STATED PROBLEM –
Can you copy the lines from the one that contains "How far out" through the end of the material below, exactly and with nothing else?

DATA SUPPLIED –

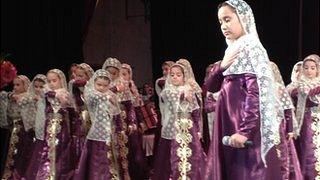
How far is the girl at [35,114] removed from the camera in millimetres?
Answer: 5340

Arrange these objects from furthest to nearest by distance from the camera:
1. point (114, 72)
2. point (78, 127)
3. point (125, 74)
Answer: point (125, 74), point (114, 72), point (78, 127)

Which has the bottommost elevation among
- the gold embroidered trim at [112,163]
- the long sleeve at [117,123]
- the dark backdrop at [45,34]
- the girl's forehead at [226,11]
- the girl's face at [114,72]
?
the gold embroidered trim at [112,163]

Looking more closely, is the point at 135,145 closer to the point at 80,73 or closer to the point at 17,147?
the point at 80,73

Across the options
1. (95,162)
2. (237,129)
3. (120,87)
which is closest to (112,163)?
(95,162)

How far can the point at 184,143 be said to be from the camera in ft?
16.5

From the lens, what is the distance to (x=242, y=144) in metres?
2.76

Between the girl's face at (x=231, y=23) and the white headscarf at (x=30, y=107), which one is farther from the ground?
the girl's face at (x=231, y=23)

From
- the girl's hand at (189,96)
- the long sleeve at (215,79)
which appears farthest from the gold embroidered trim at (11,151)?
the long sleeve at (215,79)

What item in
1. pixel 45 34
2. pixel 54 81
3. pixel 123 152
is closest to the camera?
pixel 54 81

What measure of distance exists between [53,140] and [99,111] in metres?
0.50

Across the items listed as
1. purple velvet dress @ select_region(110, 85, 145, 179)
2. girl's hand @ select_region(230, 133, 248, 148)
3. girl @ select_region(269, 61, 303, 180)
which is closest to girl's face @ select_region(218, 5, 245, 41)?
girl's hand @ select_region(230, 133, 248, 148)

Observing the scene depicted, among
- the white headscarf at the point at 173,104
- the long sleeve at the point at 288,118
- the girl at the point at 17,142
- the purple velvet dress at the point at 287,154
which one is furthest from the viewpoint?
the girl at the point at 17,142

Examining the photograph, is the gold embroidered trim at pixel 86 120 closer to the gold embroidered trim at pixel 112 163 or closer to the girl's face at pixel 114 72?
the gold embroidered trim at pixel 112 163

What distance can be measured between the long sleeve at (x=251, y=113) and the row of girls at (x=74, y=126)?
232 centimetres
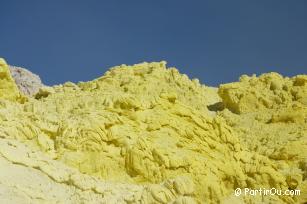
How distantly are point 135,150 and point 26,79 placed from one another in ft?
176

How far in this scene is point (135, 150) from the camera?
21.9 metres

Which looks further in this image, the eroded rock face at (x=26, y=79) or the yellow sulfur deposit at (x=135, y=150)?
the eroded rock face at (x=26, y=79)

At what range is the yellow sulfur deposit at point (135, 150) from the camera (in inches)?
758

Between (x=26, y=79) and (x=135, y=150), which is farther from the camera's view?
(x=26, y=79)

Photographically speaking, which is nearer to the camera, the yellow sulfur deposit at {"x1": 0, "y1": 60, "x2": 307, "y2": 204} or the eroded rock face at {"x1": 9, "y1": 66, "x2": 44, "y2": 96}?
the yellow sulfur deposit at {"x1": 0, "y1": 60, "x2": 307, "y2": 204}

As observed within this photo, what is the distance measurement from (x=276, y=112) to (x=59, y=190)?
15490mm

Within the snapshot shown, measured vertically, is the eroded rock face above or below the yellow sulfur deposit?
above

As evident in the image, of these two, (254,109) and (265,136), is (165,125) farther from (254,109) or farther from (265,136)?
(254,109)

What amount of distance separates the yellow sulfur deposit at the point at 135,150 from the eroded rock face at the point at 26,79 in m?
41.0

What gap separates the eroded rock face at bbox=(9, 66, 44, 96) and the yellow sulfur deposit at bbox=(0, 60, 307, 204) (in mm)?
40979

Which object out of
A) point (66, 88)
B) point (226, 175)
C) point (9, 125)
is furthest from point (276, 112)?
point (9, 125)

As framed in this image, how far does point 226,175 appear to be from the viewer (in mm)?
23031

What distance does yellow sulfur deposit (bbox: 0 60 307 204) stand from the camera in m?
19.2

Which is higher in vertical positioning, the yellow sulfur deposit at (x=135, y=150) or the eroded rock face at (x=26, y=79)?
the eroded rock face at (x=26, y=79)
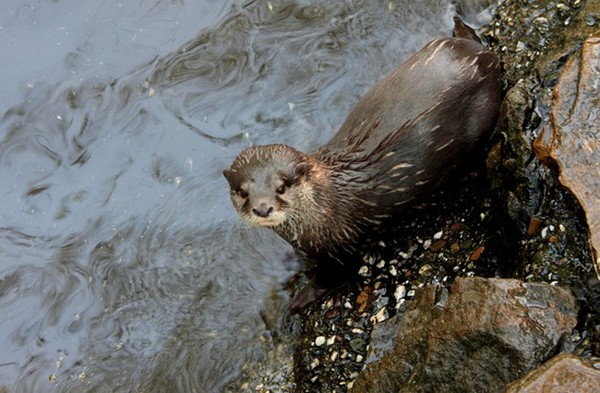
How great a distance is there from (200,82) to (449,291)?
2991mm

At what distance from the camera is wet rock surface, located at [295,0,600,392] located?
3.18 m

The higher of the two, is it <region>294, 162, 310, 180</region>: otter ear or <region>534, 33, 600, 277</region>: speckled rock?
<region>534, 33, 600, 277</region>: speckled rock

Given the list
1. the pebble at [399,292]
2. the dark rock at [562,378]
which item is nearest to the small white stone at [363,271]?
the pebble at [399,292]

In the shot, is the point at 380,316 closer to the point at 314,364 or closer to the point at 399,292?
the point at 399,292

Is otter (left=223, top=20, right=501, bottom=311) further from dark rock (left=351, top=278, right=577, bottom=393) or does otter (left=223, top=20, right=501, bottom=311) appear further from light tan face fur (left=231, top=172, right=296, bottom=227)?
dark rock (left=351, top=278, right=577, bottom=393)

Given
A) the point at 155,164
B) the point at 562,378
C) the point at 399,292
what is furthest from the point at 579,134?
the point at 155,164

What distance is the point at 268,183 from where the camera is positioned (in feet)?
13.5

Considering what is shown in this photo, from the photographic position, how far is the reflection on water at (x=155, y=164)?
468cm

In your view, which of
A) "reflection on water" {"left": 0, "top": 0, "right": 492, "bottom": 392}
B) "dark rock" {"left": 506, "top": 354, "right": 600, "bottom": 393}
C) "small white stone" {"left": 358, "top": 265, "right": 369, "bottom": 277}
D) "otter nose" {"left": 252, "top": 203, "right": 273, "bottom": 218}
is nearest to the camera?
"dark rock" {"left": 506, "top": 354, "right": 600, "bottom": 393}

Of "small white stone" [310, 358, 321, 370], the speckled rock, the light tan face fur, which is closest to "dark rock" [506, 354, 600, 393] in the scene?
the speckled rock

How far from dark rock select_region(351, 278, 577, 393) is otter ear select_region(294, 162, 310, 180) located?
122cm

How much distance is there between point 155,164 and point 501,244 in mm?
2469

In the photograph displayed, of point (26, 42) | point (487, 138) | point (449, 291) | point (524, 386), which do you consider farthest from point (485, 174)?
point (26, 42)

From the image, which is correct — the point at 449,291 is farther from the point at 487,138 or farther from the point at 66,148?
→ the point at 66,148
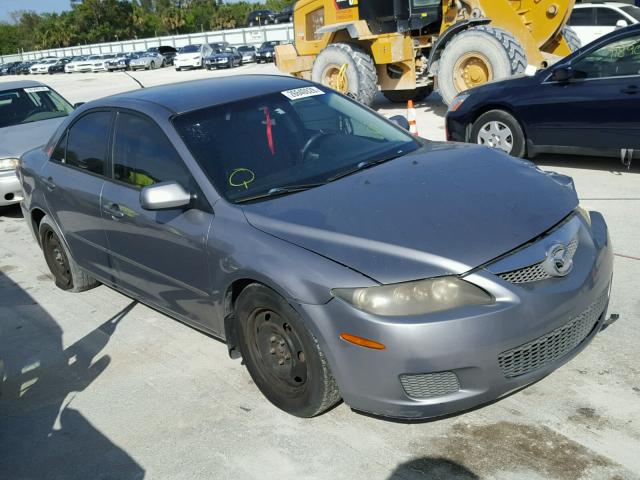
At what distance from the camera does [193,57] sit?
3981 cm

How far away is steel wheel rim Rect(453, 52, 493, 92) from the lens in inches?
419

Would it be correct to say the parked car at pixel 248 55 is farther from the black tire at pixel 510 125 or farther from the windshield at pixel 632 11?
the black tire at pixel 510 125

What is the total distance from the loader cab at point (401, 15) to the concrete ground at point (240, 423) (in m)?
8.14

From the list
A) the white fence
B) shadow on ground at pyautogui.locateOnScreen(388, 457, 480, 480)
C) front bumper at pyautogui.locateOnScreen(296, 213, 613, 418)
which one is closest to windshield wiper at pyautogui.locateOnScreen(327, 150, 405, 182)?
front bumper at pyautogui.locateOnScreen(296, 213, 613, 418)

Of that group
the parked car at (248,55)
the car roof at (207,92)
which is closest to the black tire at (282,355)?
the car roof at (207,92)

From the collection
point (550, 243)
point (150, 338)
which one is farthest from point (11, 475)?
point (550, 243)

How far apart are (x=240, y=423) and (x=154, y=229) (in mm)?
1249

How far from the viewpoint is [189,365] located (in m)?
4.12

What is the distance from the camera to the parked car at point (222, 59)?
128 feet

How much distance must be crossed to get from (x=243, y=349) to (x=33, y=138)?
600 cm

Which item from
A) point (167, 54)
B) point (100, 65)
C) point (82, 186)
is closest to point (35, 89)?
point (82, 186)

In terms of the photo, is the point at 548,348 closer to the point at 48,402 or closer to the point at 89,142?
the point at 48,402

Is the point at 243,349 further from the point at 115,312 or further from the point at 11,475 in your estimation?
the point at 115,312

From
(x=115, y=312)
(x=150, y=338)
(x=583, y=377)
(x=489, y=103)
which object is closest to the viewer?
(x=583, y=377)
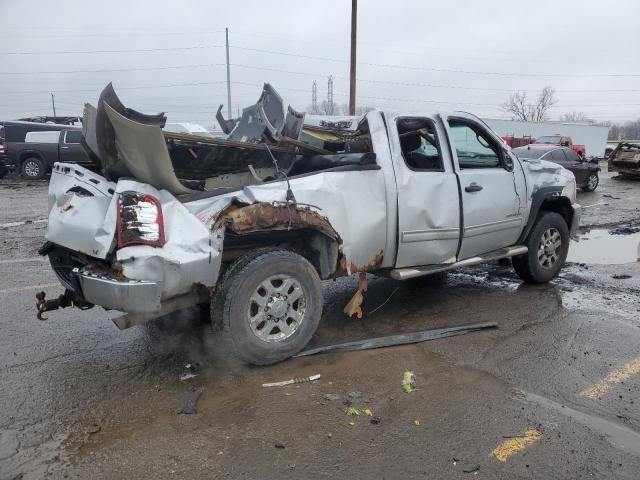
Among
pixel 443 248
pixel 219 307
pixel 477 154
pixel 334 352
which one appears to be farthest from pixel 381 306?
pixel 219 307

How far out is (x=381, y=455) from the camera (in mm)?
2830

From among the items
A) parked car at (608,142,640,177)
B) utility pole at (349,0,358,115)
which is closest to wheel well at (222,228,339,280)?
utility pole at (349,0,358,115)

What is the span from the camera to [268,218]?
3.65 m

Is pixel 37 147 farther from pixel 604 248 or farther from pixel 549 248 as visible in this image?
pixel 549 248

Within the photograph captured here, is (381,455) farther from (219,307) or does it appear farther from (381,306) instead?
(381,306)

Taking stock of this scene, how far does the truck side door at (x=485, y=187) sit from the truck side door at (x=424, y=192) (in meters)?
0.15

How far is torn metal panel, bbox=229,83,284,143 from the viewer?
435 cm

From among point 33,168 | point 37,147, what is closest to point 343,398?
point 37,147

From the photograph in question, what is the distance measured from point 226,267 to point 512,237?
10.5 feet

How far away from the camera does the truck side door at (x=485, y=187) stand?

TASK OUTPUT –
How far out is (x=381, y=455) from the camera (in mm)?
2830

From among the items
A) parked car at (608,142,640,177)
B) utility pole at (349,0,358,115)
which is closest to wheel well at (222,228,339,280)?
utility pole at (349,0,358,115)

What is the span from the camera to [268,218]?
3.65 m

Is pixel 37 147 farther from pixel 604 248 or farther from pixel 549 248 as visible in this image?
pixel 549 248

Within the photograph captured here, is (381,455) farther from (219,307) or does it appear farther from (381,306) instead?
(381,306)

Taking stock of this scene, how far does the truck side door at (x=485, y=187) sit from the truck side door at (x=424, y=192) (in meters)?
0.15

How far is torn metal panel, bbox=229,83,284,143 from the viewer?
435 cm

From among point 33,168 | point 37,147, what is closest to point 343,398?
point 37,147

From the photograph in question, what is the distance measured from point 226,267 to point 512,237?
10.5 feet

How far away from the camera does the truck side door at (x=485, y=187) stand?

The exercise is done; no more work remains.